With Ireland’s national ‘Safer Internet Day’ taking place on 10 February 2026, Ireland has begun to question how social media has been left to run rampant in our country. As of this week, Tánaiste Simon Harris has declared, “We’re on the verge of a public health emergency in terms of social media.”
Although the Data Protection Act 2018 has set the age of digital consent at 16 years old, Ireland has been left with many users under the agreed upon age of digital consent. However, many social media platforms still offer over 13s to use their sites under the agreement of parental permission. This leaves Ireland in contemplation on whether or not to follow suit of Australia’s under-16 social media ban.

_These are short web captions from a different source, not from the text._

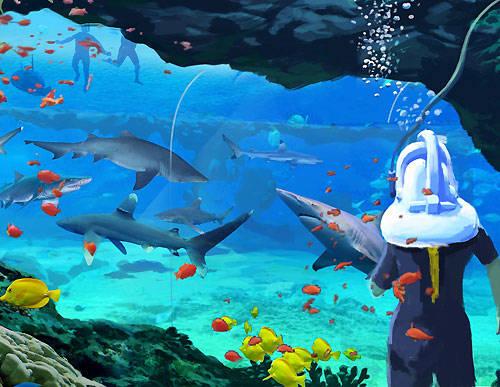 Discoery Cove Orlando - SeaVenture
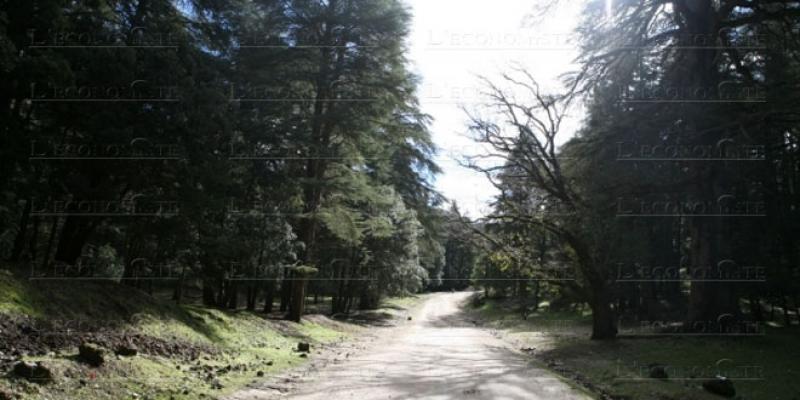 Eaux et forêts: «Régler les problèmes de l'Etat au sein de l'Etat»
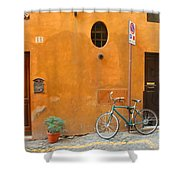 Roman Doors Shower Curtain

Although there have been consistent reports of the detrimental impacts of social media on children and young people; with the Irish Times reporting one in four children have experienced cyber-bullying in 2023. As of 2024, Cyber Safe Kids reported that even with the mental health impacts, 84% of under twelves in Ireland have a social media or instant messaging account. Whilst they further reported that 95% of eight-to-twelve year olds have their own smart phone.
Following the launch of the social media ban in Australia on 10 December 2025, the legislation saw the banning of all under 16 year olds from using major sites, such as; Instagram, Snapchat, Facebook, Threads and X. The creation of new accounts has been prohibited whilst existing profiles have been deactivated. But how is this Australian nation-wide ban being enforced?

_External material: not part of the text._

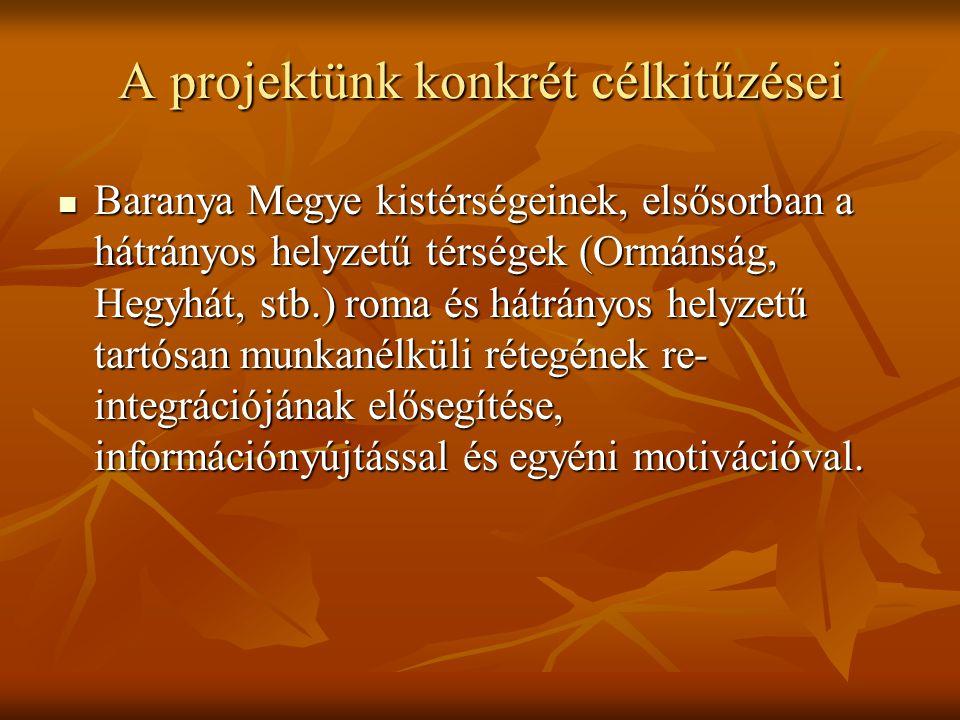 Célcsoport:  Pécs-Baranyai aktívkorú cigány munkanélküliek  Pályakezdő cigány fiatalok  45 év feletti cigány munkanélküliek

As per the ban, if children and parents ignore these social media regulations, they are not the ones to suffer the consequences of infringement. Instead, responsibility is placed amongst the social media giants to ensure enforcement of the ban. If they fail to ensure compliance with the ban, these social media giants face fines up to $49.5 million (the equivalent of €28 million).
The effectiveness of the ban has been put up to question. The Guardian has reported that 4.7 million accounts were banned across social media platforms. Whilst within the first few days of the ban Meta (which owns Instagram, Facebook and Threads) reported they alone were able to ban 550,000 accounts. However, since the implementation of the ban, Australia saw an initial surge in the use of VPNs to falsify account locations and bypass local laws. Leaving the successfulness of the ban up to debate.
In other European countries, the legislation surrounding social media has begun to shift. Denmark has announced plans to ban under 15 year olds from using social media, whilst Norway is considering adopting a similar proposal. Similarly, the UK
has introduced a series of new safety rules as of July 2025. This sees large social media companies facing large fines or even jail, if their executives fail to ensure measures to protect young people from explicit and illegal content are introduced. As the world looks to make amendments surrounding social media legislation to protect their children and young people, is it time for Ireland to make the digital safety shift?